The market's central challenge heading into June is that none of the macro tripwires resolve cleanly. Warsh cannot cut without validating inflation. He cannot hike without crashing a market that is priced for eventual accommodation. And oil — the single variable with the most leverage over everything else in this inflation regime — sits entirely outside the Federal Reserve's mandate or tools. The Strait of Hormuz is not on the dot plot. But it is, functionally, the most important economic variable in the world right now.
"If we get some resolution, optimistically within the next few weeks, it might be two months for things to normalize. The pessimistic scenario is at least double that — six to nine months to get back to where we were in January."

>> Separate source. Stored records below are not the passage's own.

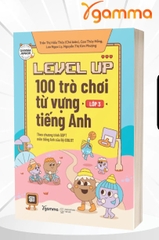 Level up - 100 trò chơi từ vựng tiếng anh ( lớp 3) 129k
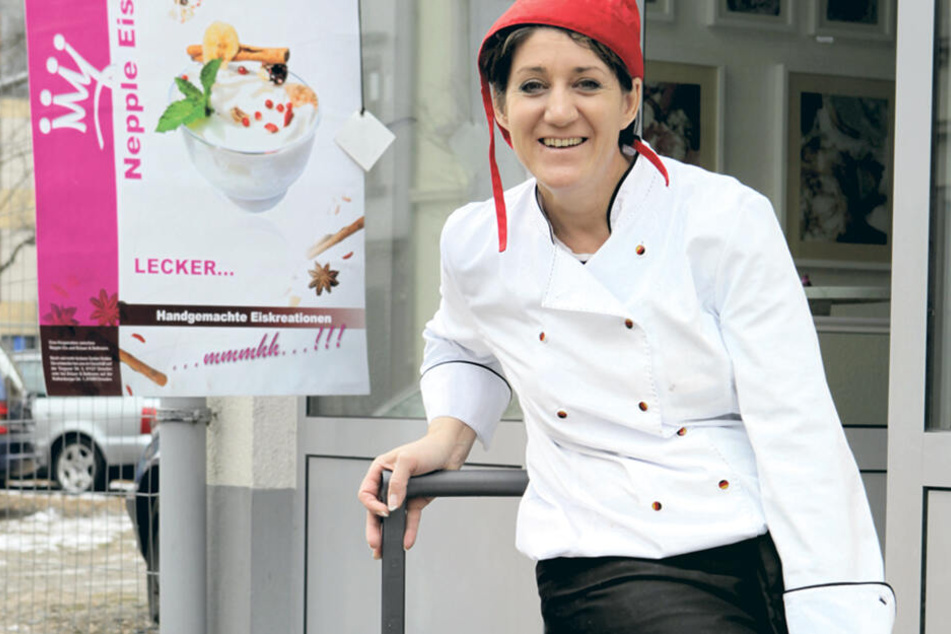 Eis-Königin Annette Nepple (52) verkauft ihr geliebtes Eiscafé.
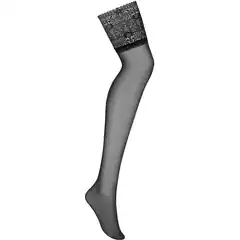  Чулки с широким цветочным кружевом Intensa Stockings 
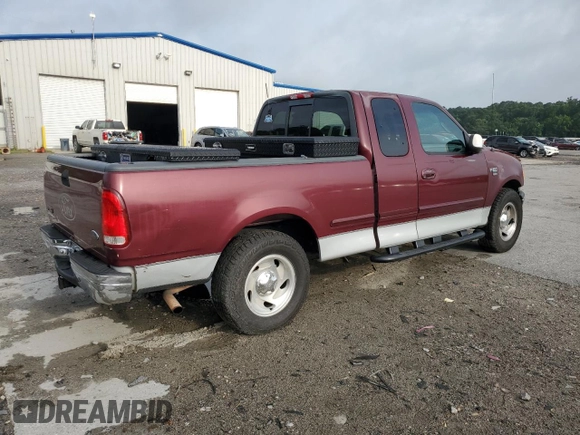 1999 Ford F-150 XL with VIN 1FTRX17LXXNA05552, listed as a Copart auction lot 60047025 with 193,122 mi miles and Salvage title. Bid and sale history available at DreamBid. Image 3.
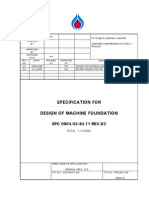 SPC-0804.02-40.11 Rev D2 Design of Machine Foundations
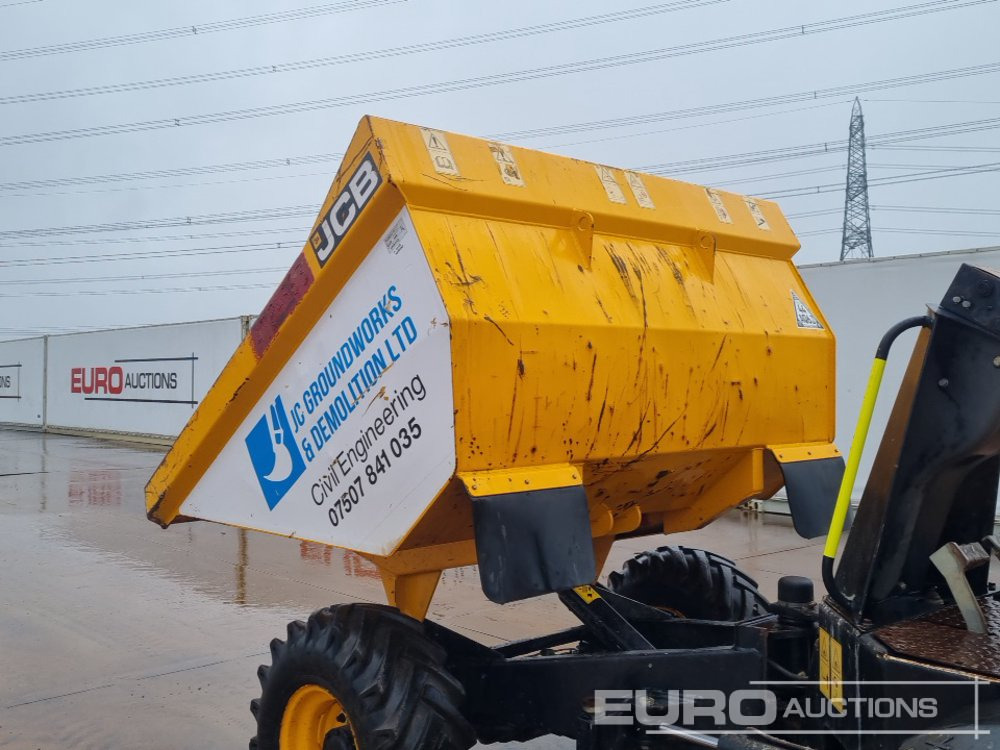 Mini tombereau 2017 JCB 3TFT: photos 18 Mini tombereau 2017 JCB 3TFT: photos 18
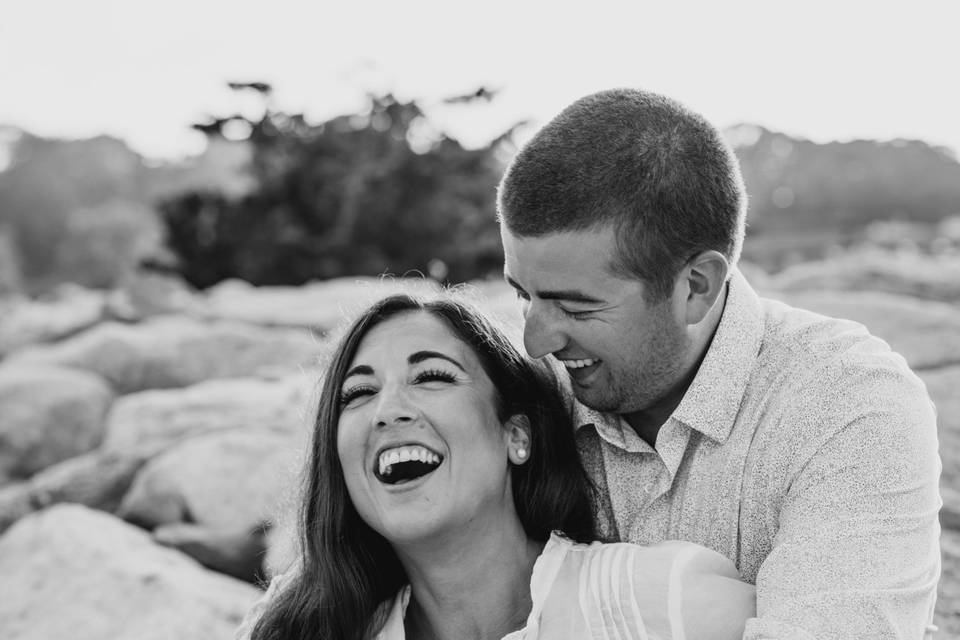 Happy couple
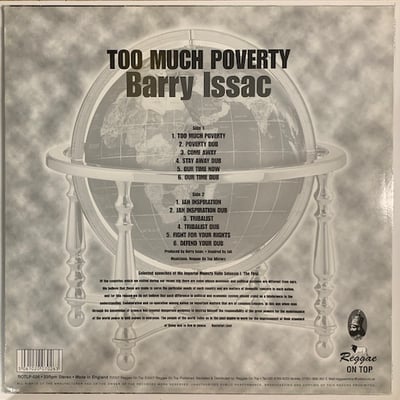 Barry Issac - Too Much Poverty picture 2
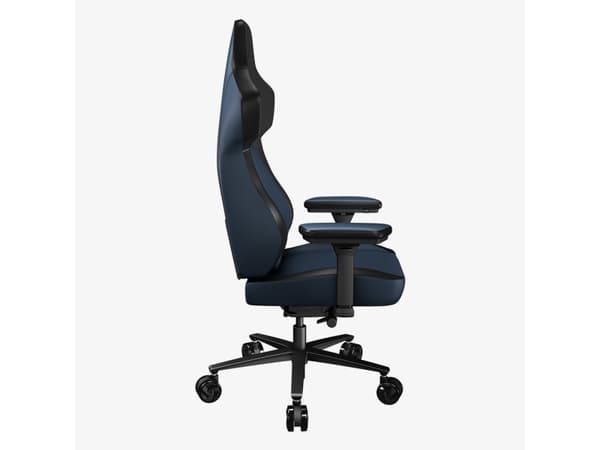 ThunderX3 CORE Modern, Universal gaming stol, 150 kg, Polstret sete, Polstret ryggstøtte, Svart, Aluminium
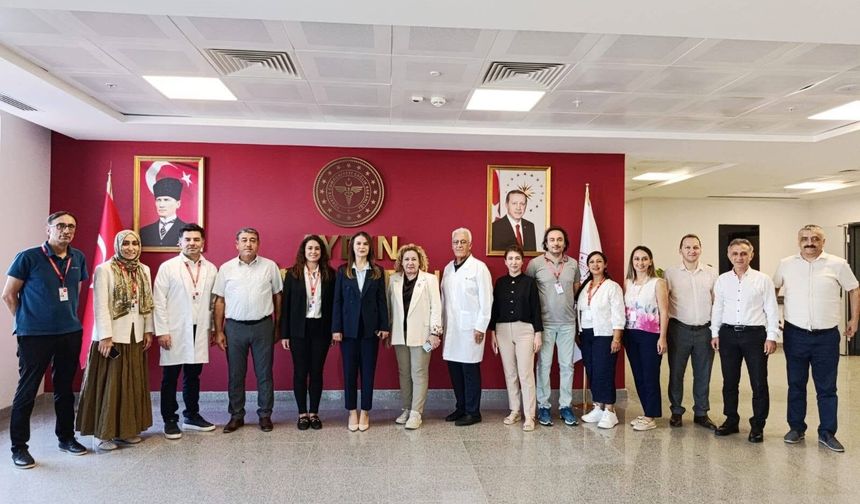Aydın Şehir Hastanesi’nde başhekimlik görevinde devir teslim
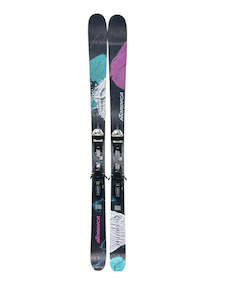 Ex Demo Nordica 2025 Men's Unleashed 98 Skis + Griffon 100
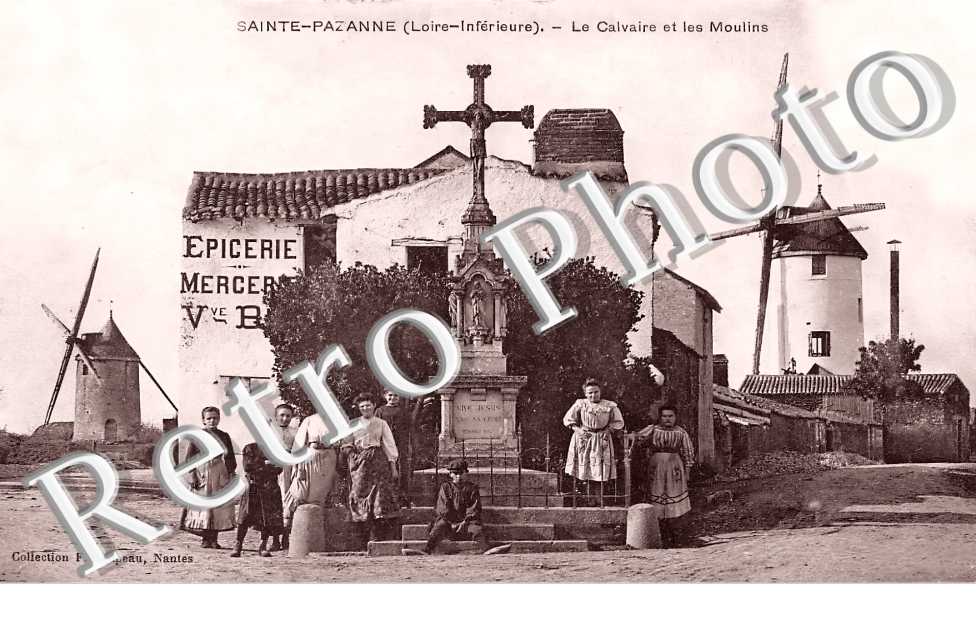 le Calvaire et les Moulins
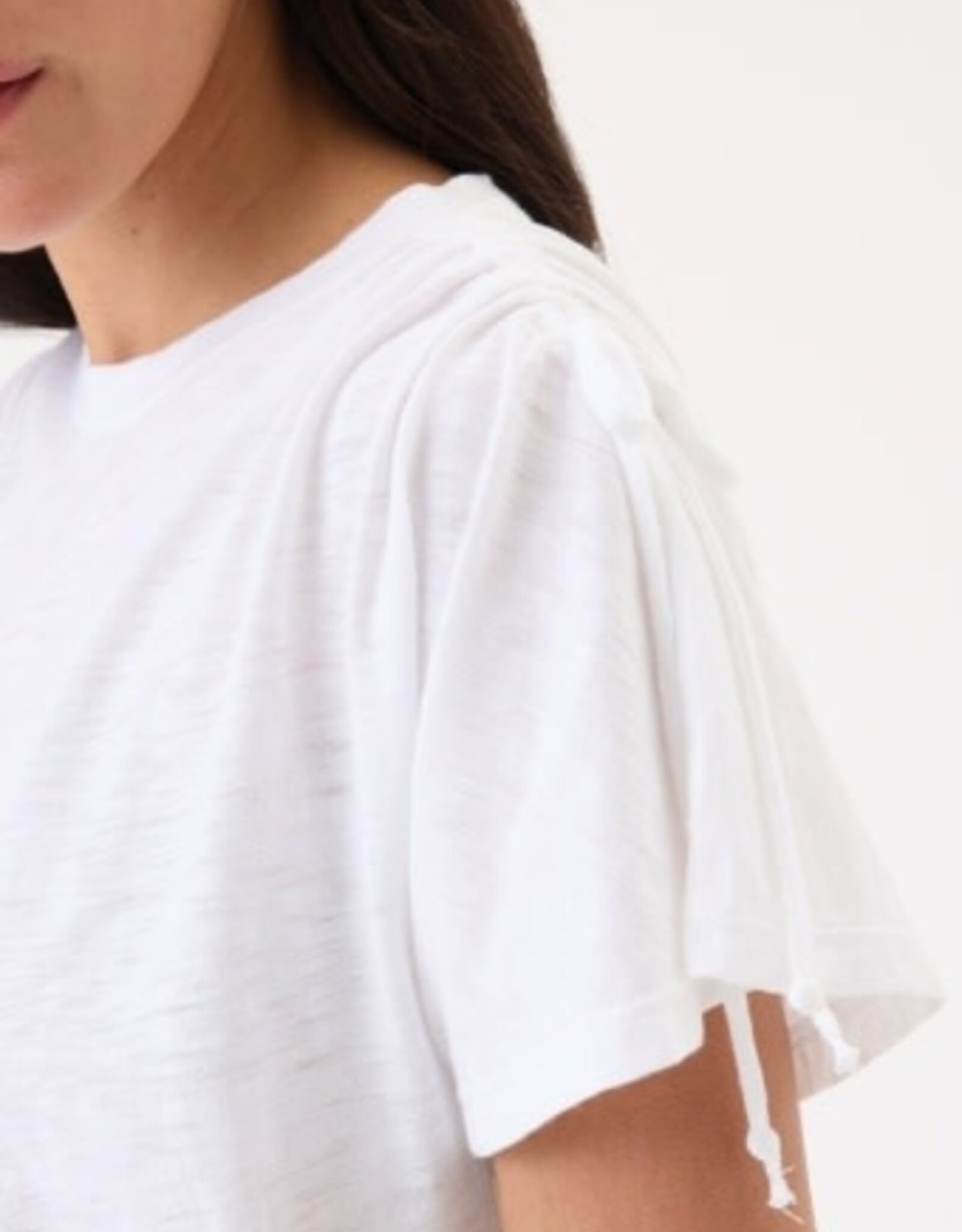 Goldie tees S/S SHOULDER DETAIL
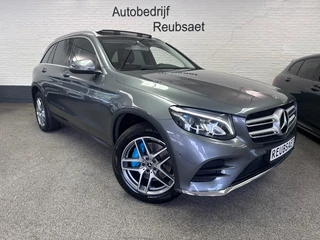 Mercedes-Benz GLC Mercedes-Benz GLC 350E AMG Line 4Matic Panodak Leer Trekhaak Incl Btw Incl 12Mnd Garantie - afbeelding nr 1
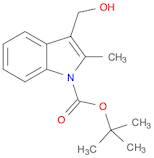 tert-butyl 3-(hydroxymethyl)-2-methylindole-1-carboxylate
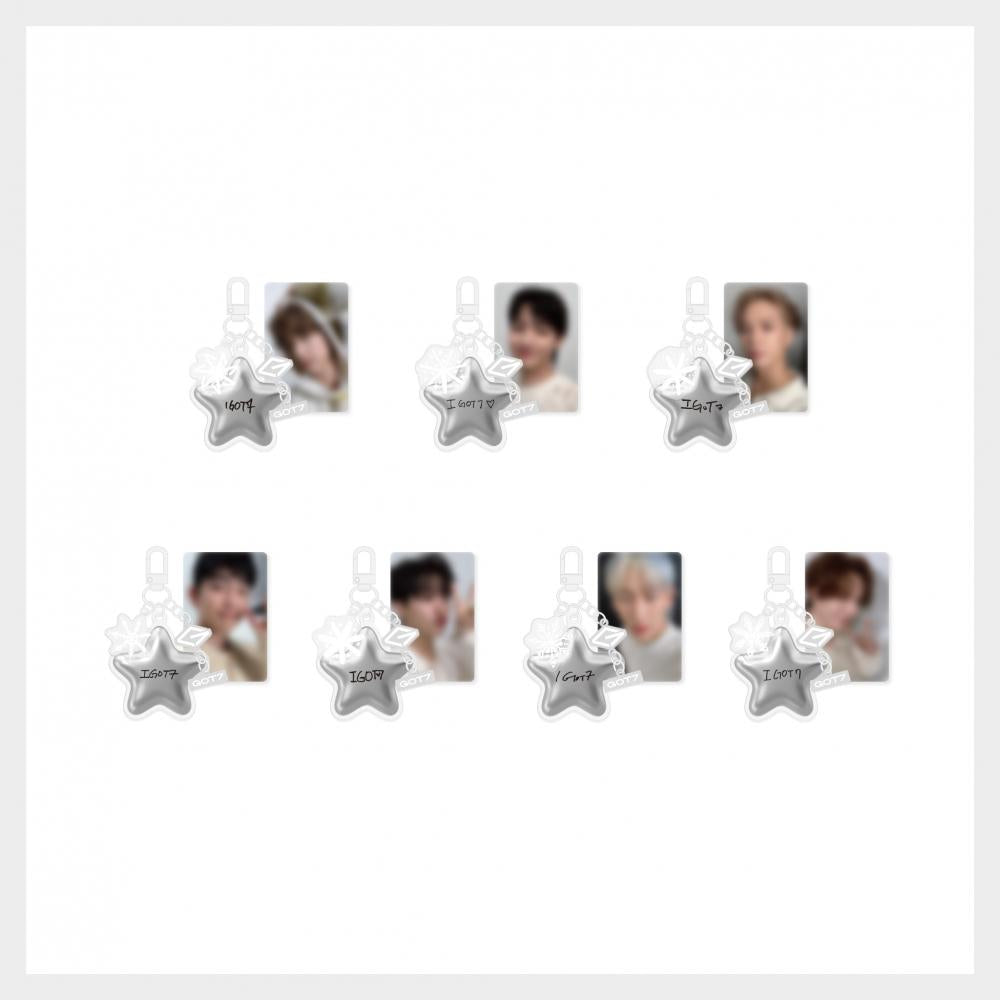 ちゅーりっぷ GOT7 ペンミ グッズ GOT7 - [NESTFEST] (2025 CONCERT OFFICIAL MD RANDOM ACRYLIC KEYRING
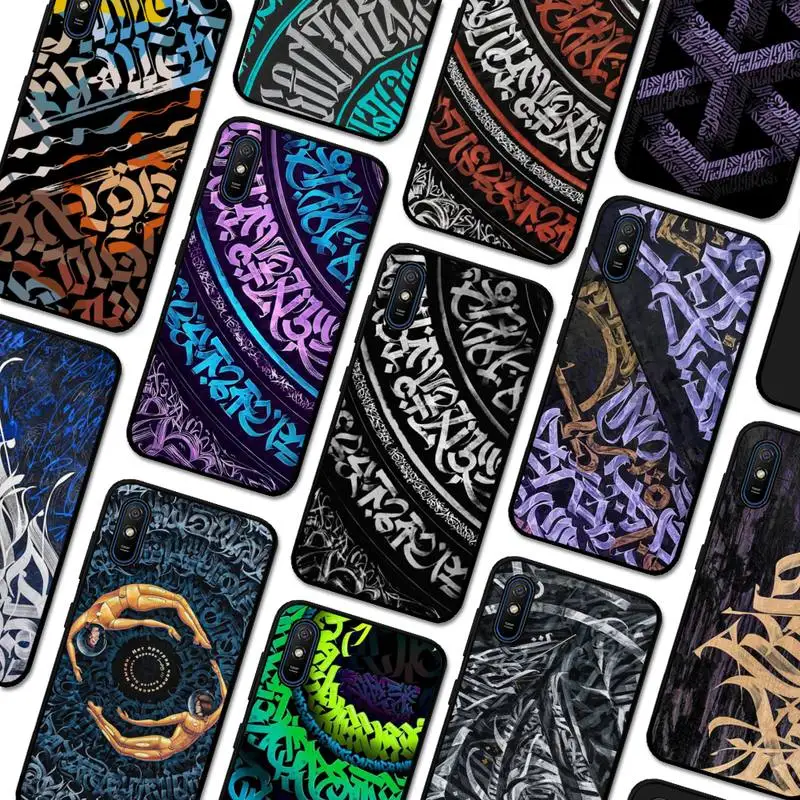 

Pokras Lampas Art Graffiti чехол для телефона для Redmi 5 6 7 8 9 A 5plus K20 4X S2 GO 6 K30 pro coque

— Gordon Bethune, supply chain economist, via CNBC, May 12, 2026This was a week that looked like a transition and felt like a verdict. Powell is gone. Warsh is in. Beijing delivered theater but not substance. CPI confirmed that the energy shock is bleeding into core prices — shelter, airfares, apparel, household goods. The consumer is spending but on credit, with shrinking real wages and a cushion that's getting thinner by the month. The bond market's worst weekly rout in a year is the clearest signal: fixed-income markets are now pricing in a scenario that equity markets are still reluctant to fully acknowledge — that the rate cycle has not peaked, that inflation has not been tamed, and that the next move by the new Fed chair may not be the one Trump is expecting. The week of May 18 begins with all of those questions unanswered and oil sitting at $109 a barrel.